When to stop and call your doctor
- Severe persistent vomiting (dehydration, possible pancreatitis warning sign)
- Severe abdominal pain (possible pancreatitis or gallbladder)
- Light-headedness or fainting (possible hypoglycaemia or dehydration)
- Visible muscle wasting despite following the protocol (your dose or your diet may need adjusting)
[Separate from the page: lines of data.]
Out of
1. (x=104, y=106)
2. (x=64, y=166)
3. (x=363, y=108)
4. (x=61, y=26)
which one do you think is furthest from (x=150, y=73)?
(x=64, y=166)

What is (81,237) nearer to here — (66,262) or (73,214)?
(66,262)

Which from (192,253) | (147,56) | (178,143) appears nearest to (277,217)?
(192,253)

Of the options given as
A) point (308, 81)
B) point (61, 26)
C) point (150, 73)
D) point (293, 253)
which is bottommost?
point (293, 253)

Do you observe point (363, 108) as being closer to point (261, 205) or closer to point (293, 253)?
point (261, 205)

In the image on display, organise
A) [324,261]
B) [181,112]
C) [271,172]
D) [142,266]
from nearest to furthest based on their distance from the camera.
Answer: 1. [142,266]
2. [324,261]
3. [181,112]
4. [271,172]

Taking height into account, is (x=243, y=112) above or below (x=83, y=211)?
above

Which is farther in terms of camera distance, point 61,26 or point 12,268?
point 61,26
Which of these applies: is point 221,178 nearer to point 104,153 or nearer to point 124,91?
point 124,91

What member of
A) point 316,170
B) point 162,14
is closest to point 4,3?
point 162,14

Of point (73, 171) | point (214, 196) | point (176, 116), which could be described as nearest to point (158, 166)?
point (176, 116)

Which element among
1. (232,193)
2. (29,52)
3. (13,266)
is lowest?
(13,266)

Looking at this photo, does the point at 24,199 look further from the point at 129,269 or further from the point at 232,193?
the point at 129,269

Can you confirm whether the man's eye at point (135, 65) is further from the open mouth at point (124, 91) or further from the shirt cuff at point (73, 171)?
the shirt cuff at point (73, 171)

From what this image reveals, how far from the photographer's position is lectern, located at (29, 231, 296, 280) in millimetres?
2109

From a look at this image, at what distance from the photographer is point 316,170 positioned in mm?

None of those are reasons to feel guilty or to "tough it out" — they are reasons to phone your prescribing doctor.
The bigger picture
Most of the bad press GLP-1 drugs get for "Ozempic face" or "Ozempic body" is actually just the visible signature of muscle loss happening too fast. The drugs are not the cause; the missing protein and missing training are. Get those right and the drug becomes a tool that works as advertised, with side effects that are limited to nausea-while-titrating rather than permanent metabolic damage.
If you want a meal plan that gets you to 1.4 g/kg of protein using ingredients you can actually buy in South Africa, in a religious and cultural context that fits how you eat — that is what our coach platform exists to do. And our small-batch Karoo range is built around exactly the high-quality protein + high-fibre meal pattern that holds up against rapid weight loss.
References
- Multiple 2024–2026 reviews in Frontiers in Clinical Diabetes, Mayo Clinic Proceedings, Mass General Brigham, ADA position statements on muscle preservation during GLP-1 therapy.
- STEP 1 (Wilding et al., NEJM 2021) and SURMOUNT-1 (Jastreboff et al., NEJM 2022) for the underlying weight-loss data.
- Creatine retention literature: meta-analyses in Sports Medicine 2024–2025.
This is general guidance, not medical advice. We do not prescribe, diagnose, or replace your doctor. If you are on a GLP-1 drug, please coordinate any diet or exercise changes with your prescribing physician.